---- EXCERPT TO READ

Conventional thinking would have it that a background in the military or in diplomacy would have been the best preparation for the role of wartime leader – when Russia invaded, Zelensky’s “experience as a statesman added up to about two years and nine months, less than the time it takes to earn a bachelor’s degree in international affairs”. But this is the 21st century when communication is king, and Zelensky knew how to convey a message and keep his nerve under pressure. “It was the showmanship he honed over more than 20 years as an actor on the stage and a producer in the movie business that made Zelensky so effective in fighting this war – a war that required Ukraine not only to hold the world’s attention but to win the sympathy of people and their governments across the globe.” In one of the most revealing encounters in the book, Shuster mentions Winston Churchill as a model wartime leader – but Zelensky is more interested in discussing Charlie Chaplin, who he says “used the weapon of information during the Second World War to fight against fascism”. Artists, he thought, had played a critical role in winning the war. “Their influence was often stronger than artillery,” he says.

Of course, Zelensky’s effectiveness in mobilising international support has depended on battlefield success, due, in large part, to General Valery Zaluzhny, commander-in-chief of Ukraine’s armed forces. Zelensky appointed him in 2021 over older, more experienced officers who had come up through the ranks during the Soviet period. The tension between the two men was apparent from the moment Western intelligence agencies warned that the Russian military build-up on Ukraine’s borders was not a bluff. Zelensky, concerned about tanking the economy and precipitating an exodus of capital and people, blocked Zaluzhny from deploying forces and making overt preparations, a mistake that allowed the Russians to occupy parts of south-east Ukraine. After the war began, Zelensky was initially careful to stick to his role of communicator-in-chief, leaving military strategy to Zaluzhny, but the tension has remained, not least because the army chief is also young and charismatic and has a growing following. Zelensky’s people have tried to keep him behind the scenes. “They act like we can only have one hero and that’s Zelensky,” a Ukrainian journalist grumbles to Shuster.

--------

* [WHAT TO PRODUCE]:
Answer these from the excerpt on Zelensky as a wartime leader:
1. How long had Zelensky's experience as a statesman lasted when Russia invaded?
2. Whom is Zelensky more interested in discussing than Winston Churchill?
3. In what year did Zelensky appoint Valery Zaluzhny?

---- EXTRACTED DATA

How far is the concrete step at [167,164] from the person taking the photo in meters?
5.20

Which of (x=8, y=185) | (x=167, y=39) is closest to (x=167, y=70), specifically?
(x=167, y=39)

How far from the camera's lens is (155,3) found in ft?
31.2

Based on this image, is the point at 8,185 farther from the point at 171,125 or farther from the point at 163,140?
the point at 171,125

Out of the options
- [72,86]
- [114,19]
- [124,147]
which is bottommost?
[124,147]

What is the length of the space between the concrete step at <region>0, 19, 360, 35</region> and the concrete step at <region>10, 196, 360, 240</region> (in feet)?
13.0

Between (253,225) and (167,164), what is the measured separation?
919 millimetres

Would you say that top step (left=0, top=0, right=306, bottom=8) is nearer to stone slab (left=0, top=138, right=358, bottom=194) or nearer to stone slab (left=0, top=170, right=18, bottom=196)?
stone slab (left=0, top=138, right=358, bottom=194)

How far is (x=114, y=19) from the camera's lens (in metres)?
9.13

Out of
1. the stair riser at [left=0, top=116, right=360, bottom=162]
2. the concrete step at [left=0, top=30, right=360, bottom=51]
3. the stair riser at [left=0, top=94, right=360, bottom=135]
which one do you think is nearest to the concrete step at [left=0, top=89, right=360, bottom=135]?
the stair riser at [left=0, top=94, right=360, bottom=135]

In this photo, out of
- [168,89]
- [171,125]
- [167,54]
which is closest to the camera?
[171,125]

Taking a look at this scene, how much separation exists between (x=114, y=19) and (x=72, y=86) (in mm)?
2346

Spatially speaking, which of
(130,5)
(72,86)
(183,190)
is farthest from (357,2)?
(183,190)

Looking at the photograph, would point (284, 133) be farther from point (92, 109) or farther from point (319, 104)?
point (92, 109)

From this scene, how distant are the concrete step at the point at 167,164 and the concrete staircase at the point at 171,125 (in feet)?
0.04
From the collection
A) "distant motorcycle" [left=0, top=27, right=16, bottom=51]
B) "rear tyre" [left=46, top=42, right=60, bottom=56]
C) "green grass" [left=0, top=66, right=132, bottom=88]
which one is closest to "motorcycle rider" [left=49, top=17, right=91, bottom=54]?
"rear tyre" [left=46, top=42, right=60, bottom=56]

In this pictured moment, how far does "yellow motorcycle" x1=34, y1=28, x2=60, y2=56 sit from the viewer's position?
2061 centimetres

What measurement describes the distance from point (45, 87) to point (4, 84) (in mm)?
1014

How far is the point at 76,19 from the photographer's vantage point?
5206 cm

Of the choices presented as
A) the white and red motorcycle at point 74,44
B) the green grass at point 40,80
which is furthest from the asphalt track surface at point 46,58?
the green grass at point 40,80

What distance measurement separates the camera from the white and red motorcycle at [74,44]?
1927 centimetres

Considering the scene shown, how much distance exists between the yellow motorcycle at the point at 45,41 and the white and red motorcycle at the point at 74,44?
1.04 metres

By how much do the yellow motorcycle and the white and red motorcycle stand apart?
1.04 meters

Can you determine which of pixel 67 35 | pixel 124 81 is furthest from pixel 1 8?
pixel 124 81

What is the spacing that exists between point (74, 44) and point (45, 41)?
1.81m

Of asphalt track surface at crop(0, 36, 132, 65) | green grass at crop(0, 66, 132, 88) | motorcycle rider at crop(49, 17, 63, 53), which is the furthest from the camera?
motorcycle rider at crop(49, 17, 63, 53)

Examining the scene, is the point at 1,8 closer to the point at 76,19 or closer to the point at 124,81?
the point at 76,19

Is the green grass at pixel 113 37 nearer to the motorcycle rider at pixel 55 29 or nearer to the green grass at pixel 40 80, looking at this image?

--------

* [EXERCISE RESULT]:
1. About two years and nine months.
2. Charlie Chaplin.
3. 2021.